Yes, poisoned water is still water. Yes, if C had drank the poisoned water it would have hydrated him. Then the poison would have caused him to die through some mechanism or other; it isn't specified how. This would be a different death from a death by dehydration. You are trying to find a problem where there isn't one, unfortunately.

Let's think about a more interesting scenario. Suppose the poison works like this; it actually causes death by dehydration. Can we, in this case, distinguish C's possible death from dehydration by poison from his actual death by dehydration by lack of water? Yes, of course we can. We just did. There are many ways to distinguish them. One involves poison, the other doesn't. One involves a lack of water, the other doesn't. At the least, in every case, we can distinguish the deaths by the particulars involved.
But if B didn't deny C a means of hydration, did he really kill him? Salt water is not a means of hydration. Arguably no poisoned water is.
 
But if B didn't deny C a means of hydration, did he really kill him? Salt water is not a means of hydration. Arguably no poisoned water is.

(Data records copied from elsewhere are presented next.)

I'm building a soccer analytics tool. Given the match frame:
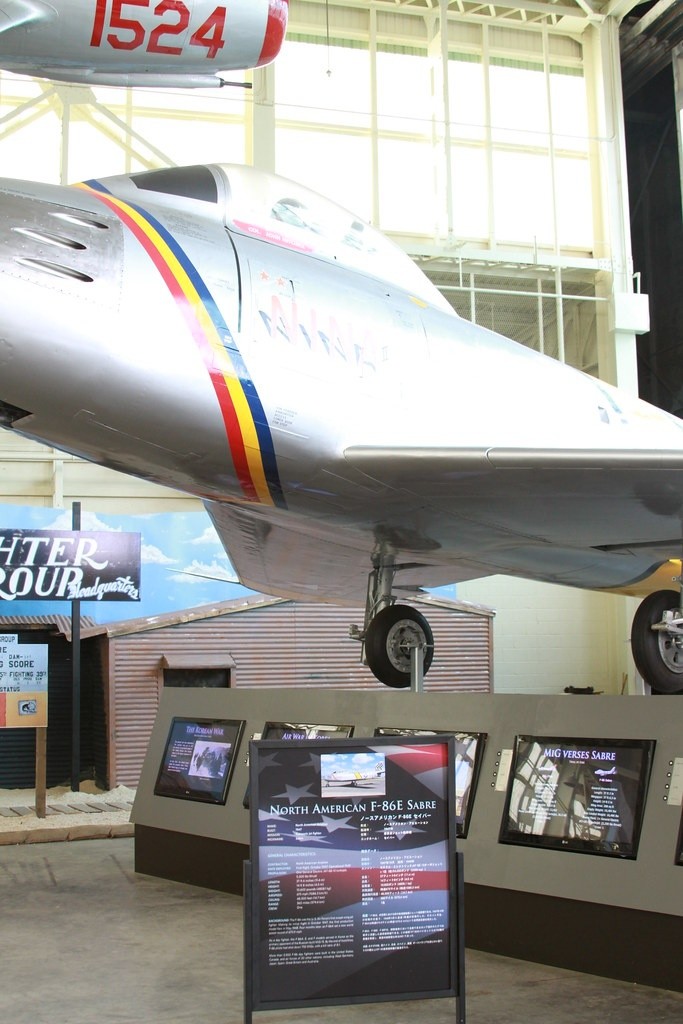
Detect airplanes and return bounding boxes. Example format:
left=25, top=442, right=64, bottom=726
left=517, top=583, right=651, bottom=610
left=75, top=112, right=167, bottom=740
left=324, top=762, right=384, bottom=789
left=1, top=158, right=683, bottom=694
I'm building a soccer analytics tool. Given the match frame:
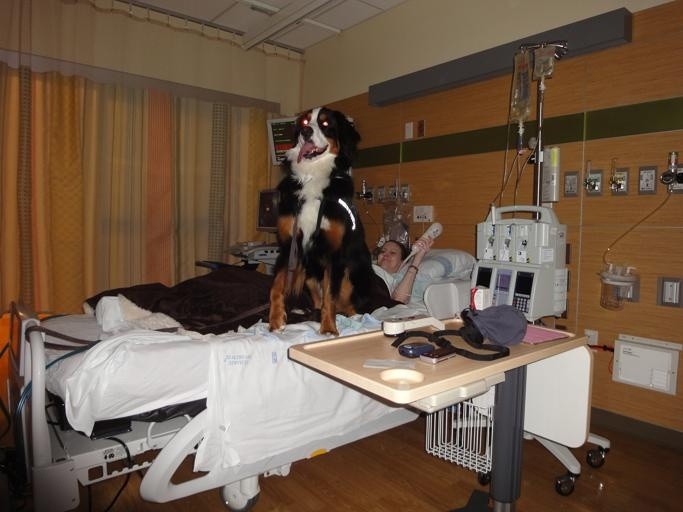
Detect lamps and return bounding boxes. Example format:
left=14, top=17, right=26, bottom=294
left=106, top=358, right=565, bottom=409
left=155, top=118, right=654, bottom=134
left=241, top=0, right=347, bottom=51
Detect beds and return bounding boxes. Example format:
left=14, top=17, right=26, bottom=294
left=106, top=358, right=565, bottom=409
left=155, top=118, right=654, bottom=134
left=8, top=279, right=472, bottom=512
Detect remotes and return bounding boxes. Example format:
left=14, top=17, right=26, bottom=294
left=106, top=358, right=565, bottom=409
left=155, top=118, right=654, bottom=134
left=400, top=341, right=433, bottom=358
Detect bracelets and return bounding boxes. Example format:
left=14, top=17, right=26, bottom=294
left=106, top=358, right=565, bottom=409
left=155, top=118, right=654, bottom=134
left=407, top=264, right=419, bottom=274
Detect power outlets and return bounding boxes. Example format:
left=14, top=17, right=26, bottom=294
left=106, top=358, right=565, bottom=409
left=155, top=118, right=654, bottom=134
left=362, top=184, right=410, bottom=204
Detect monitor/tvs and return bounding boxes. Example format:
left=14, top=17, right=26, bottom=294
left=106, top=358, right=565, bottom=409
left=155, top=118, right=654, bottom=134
left=266, top=117, right=300, bottom=166
left=256, top=187, right=280, bottom=232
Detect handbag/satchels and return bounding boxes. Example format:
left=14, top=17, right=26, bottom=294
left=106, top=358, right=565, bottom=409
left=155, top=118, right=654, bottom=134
left=461, top=304, right=528, bottom=346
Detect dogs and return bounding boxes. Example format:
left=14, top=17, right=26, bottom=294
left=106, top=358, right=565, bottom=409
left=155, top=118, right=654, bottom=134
left=268, top=107, right=406, bottom=336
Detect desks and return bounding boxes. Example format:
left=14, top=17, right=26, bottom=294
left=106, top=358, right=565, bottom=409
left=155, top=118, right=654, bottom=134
left=283, top=314, right=611, bottom=512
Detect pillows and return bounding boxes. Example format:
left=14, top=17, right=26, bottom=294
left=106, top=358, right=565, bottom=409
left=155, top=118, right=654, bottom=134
left=399, top=248, right=476, bottom=280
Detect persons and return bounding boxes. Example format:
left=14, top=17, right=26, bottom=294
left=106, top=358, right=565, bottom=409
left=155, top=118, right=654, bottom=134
left=370, top=235, right=434, bottom=305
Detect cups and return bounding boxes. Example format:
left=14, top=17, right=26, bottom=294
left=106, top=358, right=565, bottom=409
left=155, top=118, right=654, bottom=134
left=596, top=277, right=636, bottom=312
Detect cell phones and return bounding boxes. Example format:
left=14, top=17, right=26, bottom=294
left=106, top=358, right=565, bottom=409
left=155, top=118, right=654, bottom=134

That is the paradox. B denied C. Negligence to consider C whether or not the outcome. A was negligent because he purposely tried to harm C especially if the poison was salt. Both A and B were not allowing C to be properly hydrated in the desert.

The paradox exist because no matter what B did the outcome would have been the same. B is guilty for just being B. That is a tough position to be in. What is the phrase..? Da** if you do and Da** if you don't. Sounds like the religious positions of some humans.